Sérgio Severo, em que pese não abandone a denominação culpa do serviço, reconhece que não há falar em negligência, imprudência ou imperícia quando se toca nesse tema:

[...] há que se esclarecer que a culpa a que nos referimos não se baseia, em regra, na concepção civilista, centrada em elementos volitivos do agente para determinar uma negligência, imperícia ou imprudência, consoante concebida no plano do art. 186 do CC (art. 159 do CC/16). A culpa que informa algumas esferas da responsabilidade pública é aquela derivada do funcionamento anormal do serviço público, um standard baseado na concepção de que a ação administrativa deve dar-se de acordo com padrões adequados de funcionamento, concepção objetiva da noção de culpa, que constitui uma das mais importantes construções de direito administrativo.322

Mais adiante em sua obra, afirma que tecnicamente sequer se poderia chamar de culpa o funcionamento anormal do serviço, uma vez que não tem aferição subjetiva:

321 “Reina certa nebulosidade na doutrina e na jurisprudência pátrias quanto à responsabilidade por

omissão. Há afirmações nesse sentido de tratar-se de responsabilidade subjetiva. [...] Não parece apropriado o uso do termo subjetiva, nem da expressão culpa do serviço, pois tais vocábulos se mostram adequados a ações ou omissões de pessoas físicas, não de pessoas jurídicas” (MEDAUAR, Odete. Direito administrativo moderno. 13. ed. São Paulo: RT, 2009. p. 378).

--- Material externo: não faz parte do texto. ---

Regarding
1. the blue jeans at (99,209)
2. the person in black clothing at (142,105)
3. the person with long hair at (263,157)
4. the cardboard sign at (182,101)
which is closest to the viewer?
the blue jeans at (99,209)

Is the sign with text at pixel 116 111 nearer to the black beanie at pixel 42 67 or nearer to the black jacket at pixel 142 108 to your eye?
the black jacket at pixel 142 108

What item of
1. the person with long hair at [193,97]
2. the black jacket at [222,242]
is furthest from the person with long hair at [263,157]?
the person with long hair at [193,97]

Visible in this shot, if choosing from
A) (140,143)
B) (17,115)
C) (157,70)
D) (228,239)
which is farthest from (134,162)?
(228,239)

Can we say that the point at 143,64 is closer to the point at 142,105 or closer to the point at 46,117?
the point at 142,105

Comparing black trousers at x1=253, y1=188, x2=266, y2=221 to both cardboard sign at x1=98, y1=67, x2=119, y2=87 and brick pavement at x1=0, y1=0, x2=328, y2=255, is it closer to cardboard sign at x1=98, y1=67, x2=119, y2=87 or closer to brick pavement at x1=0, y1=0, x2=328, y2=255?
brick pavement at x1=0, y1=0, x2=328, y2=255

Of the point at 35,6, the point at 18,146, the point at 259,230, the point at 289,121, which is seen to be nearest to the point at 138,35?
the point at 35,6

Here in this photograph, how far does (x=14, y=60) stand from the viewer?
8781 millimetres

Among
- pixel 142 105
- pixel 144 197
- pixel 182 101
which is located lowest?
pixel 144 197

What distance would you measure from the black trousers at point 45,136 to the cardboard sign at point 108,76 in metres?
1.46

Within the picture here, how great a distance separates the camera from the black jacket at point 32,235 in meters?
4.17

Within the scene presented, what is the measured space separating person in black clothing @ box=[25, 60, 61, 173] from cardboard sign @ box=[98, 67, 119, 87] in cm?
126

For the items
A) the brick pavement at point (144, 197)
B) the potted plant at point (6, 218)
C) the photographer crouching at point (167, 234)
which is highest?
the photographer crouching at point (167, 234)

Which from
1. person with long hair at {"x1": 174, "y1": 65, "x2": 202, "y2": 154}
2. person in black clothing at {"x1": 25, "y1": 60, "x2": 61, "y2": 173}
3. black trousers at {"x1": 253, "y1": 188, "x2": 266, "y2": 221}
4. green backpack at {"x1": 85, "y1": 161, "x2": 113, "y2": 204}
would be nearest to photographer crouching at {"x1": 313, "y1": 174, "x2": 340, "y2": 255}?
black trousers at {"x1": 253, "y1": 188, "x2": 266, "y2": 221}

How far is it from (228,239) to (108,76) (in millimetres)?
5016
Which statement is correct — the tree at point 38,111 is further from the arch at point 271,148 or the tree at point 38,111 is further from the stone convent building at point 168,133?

O critério de funcionamento anormal corresponde à aferição de um elemento que não é propriamente identificado com a culpa. Trata-se de um standard jurídico; logo, a aferição não é efetivamente subjetiva, uma vez que não decorre de mera observação do elemento volitivo do agente, mas também do confronto com o critério objetivo com que se considera o serviço em si. Assim, o critério de funcionamento anormal (faute du service), fruto do direito administrativo, encontra-se numa zona fronteiriça entre os fatores de atribuição objetivo e subjetivo, ocupando este último posto mais por tradição do que por aferição científica.323

Nesse sentido, se a culpa anônima não é pessoal, mas abstrata; se os critérios da culpa clássica de direito civil foram feitos para condutas em que há participação da vontade, não como critérios abstratos de eficiência; e, por último, se a teoria da culpa do serviço na verdade compara o serviço desempenhado com um padrão abstrato de eficiência, não há razão chamar de culpa aquilo que não é culpa, donde se conclui que a faute du service não pode ser apontada como responsabilidade subjetiva.